[Extracted records]

* * * * * * * * *

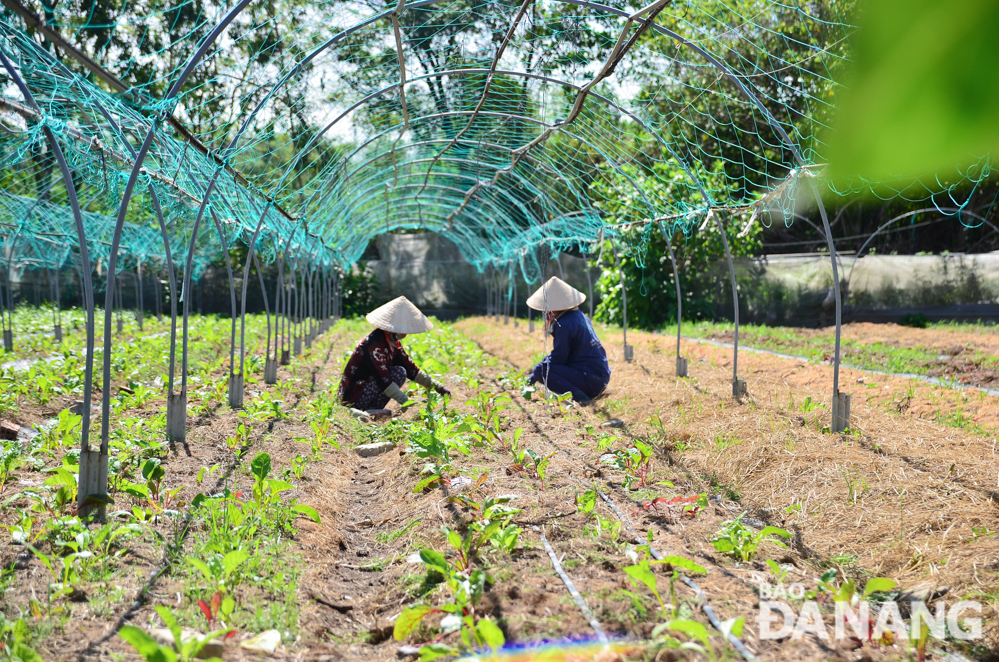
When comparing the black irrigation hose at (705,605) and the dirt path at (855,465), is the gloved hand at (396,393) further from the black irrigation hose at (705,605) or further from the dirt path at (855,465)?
the black irrigation hose at (705,605)

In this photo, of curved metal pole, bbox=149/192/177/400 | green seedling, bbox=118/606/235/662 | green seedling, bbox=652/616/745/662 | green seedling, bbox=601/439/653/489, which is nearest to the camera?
green seedling, bbox=118/606/235/662

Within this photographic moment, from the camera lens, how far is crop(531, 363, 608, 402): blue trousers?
21.5 ft

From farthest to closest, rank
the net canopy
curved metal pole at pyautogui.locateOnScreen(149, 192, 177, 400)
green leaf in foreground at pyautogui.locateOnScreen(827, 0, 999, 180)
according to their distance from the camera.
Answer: curved metal pole at pyautogui.locateOnScreen(149, 192, 177, 400) → the net canopy → green leaf in foreground at pyautogui.locateOnScreen(827, 0, 999, 180)

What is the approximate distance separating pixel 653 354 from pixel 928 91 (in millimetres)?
9554

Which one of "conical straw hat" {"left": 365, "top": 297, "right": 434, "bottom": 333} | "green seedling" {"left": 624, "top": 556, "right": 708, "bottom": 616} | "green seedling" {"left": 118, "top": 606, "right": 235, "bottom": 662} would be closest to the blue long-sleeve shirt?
"conical straw hat" {"left": 365, "top": 297, "right": 434, "bottom": 333}

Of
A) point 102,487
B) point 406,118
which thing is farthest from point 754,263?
point 102,487

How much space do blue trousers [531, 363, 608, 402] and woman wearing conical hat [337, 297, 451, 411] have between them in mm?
1032

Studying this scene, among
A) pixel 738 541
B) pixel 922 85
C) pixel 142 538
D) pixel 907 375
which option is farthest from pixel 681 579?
pixel 907 375

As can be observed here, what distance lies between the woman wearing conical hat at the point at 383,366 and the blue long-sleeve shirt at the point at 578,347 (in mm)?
1160

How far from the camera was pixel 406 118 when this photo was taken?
6863 mm

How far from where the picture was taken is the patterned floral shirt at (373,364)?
6262 millimetres

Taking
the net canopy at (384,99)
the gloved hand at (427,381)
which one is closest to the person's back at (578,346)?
the gloved hand at (427,381)

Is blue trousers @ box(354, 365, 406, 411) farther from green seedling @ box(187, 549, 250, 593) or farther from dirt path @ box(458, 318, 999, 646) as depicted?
green seedling @ box(187, 549, 250, 593)

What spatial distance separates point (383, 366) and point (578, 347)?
187 cm
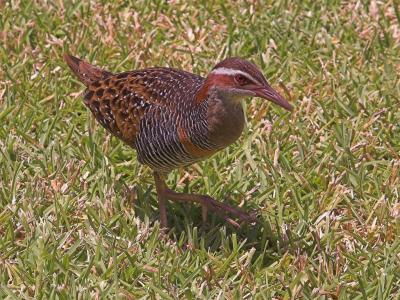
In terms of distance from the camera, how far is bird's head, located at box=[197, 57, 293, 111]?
19.0 feet

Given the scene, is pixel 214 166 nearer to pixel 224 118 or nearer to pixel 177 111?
pixel 177 111

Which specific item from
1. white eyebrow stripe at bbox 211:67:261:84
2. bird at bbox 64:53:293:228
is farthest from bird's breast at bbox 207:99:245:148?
white eyebrow stripe at bbox 211:67:261:84

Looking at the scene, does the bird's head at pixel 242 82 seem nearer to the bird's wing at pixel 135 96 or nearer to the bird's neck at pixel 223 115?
the bird's neck at pixel 223 115

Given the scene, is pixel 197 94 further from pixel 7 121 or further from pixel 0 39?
pixel 0 39

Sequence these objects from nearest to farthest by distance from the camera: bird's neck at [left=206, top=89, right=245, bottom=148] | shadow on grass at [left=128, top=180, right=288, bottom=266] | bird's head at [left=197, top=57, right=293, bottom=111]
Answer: bird's head at [left=197, top=57, right=293, bottom=111]
bird's neck at [left=206, top=89, right=245, bottom=148]
shadow on grass at [left=128, top=180, right=288, bottom=266]

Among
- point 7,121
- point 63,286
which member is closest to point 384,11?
point 7,121

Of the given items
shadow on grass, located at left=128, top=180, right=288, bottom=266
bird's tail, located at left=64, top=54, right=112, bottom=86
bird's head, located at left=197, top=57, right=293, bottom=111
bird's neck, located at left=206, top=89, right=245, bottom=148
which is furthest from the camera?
bird's tail, located at left=64, top=54, right=112, bottom=86

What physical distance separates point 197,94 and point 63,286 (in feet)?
4.25

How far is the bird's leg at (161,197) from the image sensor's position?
21.5ft

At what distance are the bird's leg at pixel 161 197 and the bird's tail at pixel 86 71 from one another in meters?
0.78

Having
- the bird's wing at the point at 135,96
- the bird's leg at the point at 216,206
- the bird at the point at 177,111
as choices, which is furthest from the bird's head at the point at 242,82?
the bird's leg at the point at 216,206

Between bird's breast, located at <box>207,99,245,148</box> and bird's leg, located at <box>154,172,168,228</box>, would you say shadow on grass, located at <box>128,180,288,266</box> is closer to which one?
bird's leg, located at <box>154,172,168,228</box>

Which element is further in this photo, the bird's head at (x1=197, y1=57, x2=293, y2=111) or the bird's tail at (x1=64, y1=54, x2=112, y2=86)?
the bird's tail at (x1=64, y1=54, x2=112, y2=86)

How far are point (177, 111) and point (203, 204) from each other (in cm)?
64
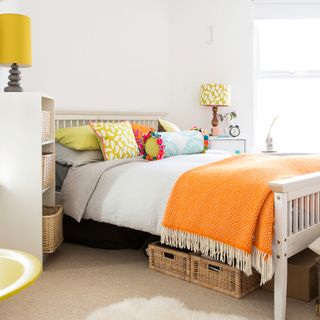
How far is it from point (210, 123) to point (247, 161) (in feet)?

* * * * * * * * *

All of the entries need to be transcribed word for word; pictures are left out.

• _Answer to the problem_:
When comparing the black irrigation hose at (705,605) and the dirt path at (855,465), is the gloved hand at (396,393) further from the black irrigation hose at (705,605) or further from the dirt path at (855,465)?
the black irrigation hose at (705,605)

In this photo, of curved metal pole, bbox=149/192/177/400 | green seedling, bbox=118/606/235/662 | green seedling, bbox=652/616/745/662 | green seedling, bbox=601/439/653/489, which is nearest to the camera?
green seedling, bbox=118/606/235/662

Within this photographic moment, from the camera lens, how far is crop(531, 363, 608, 402): blue trousers?
21.5 ft

From farthest to closest, rank
the net canopy
curved metal pole at pyautogui.locateOnScreen(149, 192, 177, 400)
green leaf in foreground at pyautogui.locateOnScreen(827, 0, 999, 180)
according to their distance from the camera.
Answer: curved metal pole at pyautogui.locateOnScreen(149, 192, 177, 400) → the net canopy → green leaf in foreground at pyautogui.locateOnScreen(827, 0, 999, 180)

What is the approximate distance separating pixel 653 354 from pixel 928 91 (in millimetres)?
9554

Which one of "conical straw hat" {"left": 365, "top": 297, "right": 434, "bottom": 333} | "green seedling" {"left": 624, "top": 556, "right": 708, "bottom": 616} | "green seedling" {"left": 118, "top": 606, "right": 235, "bottom": 662} would be closest to the blue long-sleeve shirt?
"conical straw hat" {"left": 365, "top": 297, "right": 434, "bottom": 333}

Of
A) point 102,487
B) point 406,118
which thing is farthest from point 754,263?
point 102,487

How much space do blue trousers [531, 363, 608, 402] and woman wearing conical hat [337, 297, 451, 411] have between them in mm?
1032

Studying this scene, among
A) pixel 738 541
B) pixel 922 85
C) pixel 142 538
D) pixel 907 375
which option is farthest from pixel 681 579?
pixel 907 375

As can be observed here, what distance lies between the woman wearing conical hat at the point at 383,366 and the blue long-sleeve shirt at the point at 578,347 (in mm)?
1160

How far from the camera was pixel 406 118 when this photo was taken?
6863 mm

How far from where the picture was taken is the patterned floral shirt at (373,364)?
6262 millimetres

Taking
the net canopy at (384,99)
the gloved hand at (427,381)
which one is closest to the person's back at (578,346)?
the gloved hand at (427,381)

Is blue trousers @ box(354, 365, 406, 411) farther from green seedling @ box(187, 549, 250, 593) or farther from dirt path @ box(458, 318, 999, 646) as depicted?
green seedling @ box(187, 549, 250, 593)

What spatial distance separates point (383, 366) and point (578, 347)?
187 cm
In terms of distance from the camera, how far is bird's head, located at box=[197, 57, 293, 111]?
19.0 feet

Given the scene, is pixel 214 166 nearer to pixel 224 118 or nearer to pixel 177 111?
pixel 177 111

Which specific item from
1. white eyebrow stripe at bbox 211:67:261:84
2. bird at bbox 64:53:293:228
is farthest from bird's breast at bbox 207:99:245:148?
white eyebrow stripe at bbox 211:67:261:84

Looking at the scene, does the bird's head at pixel 242 82 seem nearer to the bird's wing at pixel 135 96 or nearer to the bird's neck at pixel 223 115?
the bird's neck at pixel 223 115

Given the scene, is pixel 197 94 further from pixel 7 121 or further from pixel 0 39?
pixel 0 39

Sequence these objects from nearest to farthest by distance from the camera: bird's neck at [left=206, top=89, right=245, bottom=148] | shadow on grass at [left=128, top=180, right=288, bottom=266] | bird's head at [left=197, top=57, right=293, bottom=111]
Answer: bird's head at [left=197, top=57, right=293, bottom=111]
bird's neck at [left=206, top=89, right=245, bottom=148]
shadow on grass at [left=128, top=180, right=288, bottom=266]

Among
- point 7,121
- point 63,286
which member is closest to point 384,11?
point 7,121

Of the given items
shadow on grass, located at left=128, top=180, right=288, bottom=266
bird's tail, located at left=64, top=54, right=112, bottom=86
bird's head, located at left=197, top=57, right=293, bottom=111
bird's neck, located at left=206, top=89, right=245, bottom=148
which is furthest from the camera?
bird's tail, located at left=64, top=54, right=112, bottom=86

What physical distance separates point 197,94 and point 63,286 (in feet)?
4.25

How far is the bird's leg at (161,197) from the image sensor's position?
21.5ft

At what distance are the bird's leg at pixel 161 197 and the bird's tail at pixel 86 71 from one another in meters?
0.78

Having
- the bird's wing at the point at 135,96
- the bird's leg at the point at 216,206
- the bird at the point at 177,111
as choices, which is furthest from the bird's head at the point at 242,82?
the bird's leg at the point at 216,206

Between bird's breast, located at <box>207,99,245,148</box> and bird's leg, located at <box>154,172,168,228</box>, would you say shadow on grass, located at <box>128,180,288,266</box> is closer to which one?
bird's leg, located at <box>154,172,168,228</box>

Which element is further in this photo, the bird's head at (x1=197, y1=57, x2=293, y2=111) or the bird's tail at (x1=64, y1=54, x2=112, y2=86)?
the bird's tail at (x1=64, y1=54, x2=112, y2=86)

How far are point (177, 111) and point (203, 204) from each other (in cm)?
64
How far is it from point (210, 123) to point (247, 161) (in feet)?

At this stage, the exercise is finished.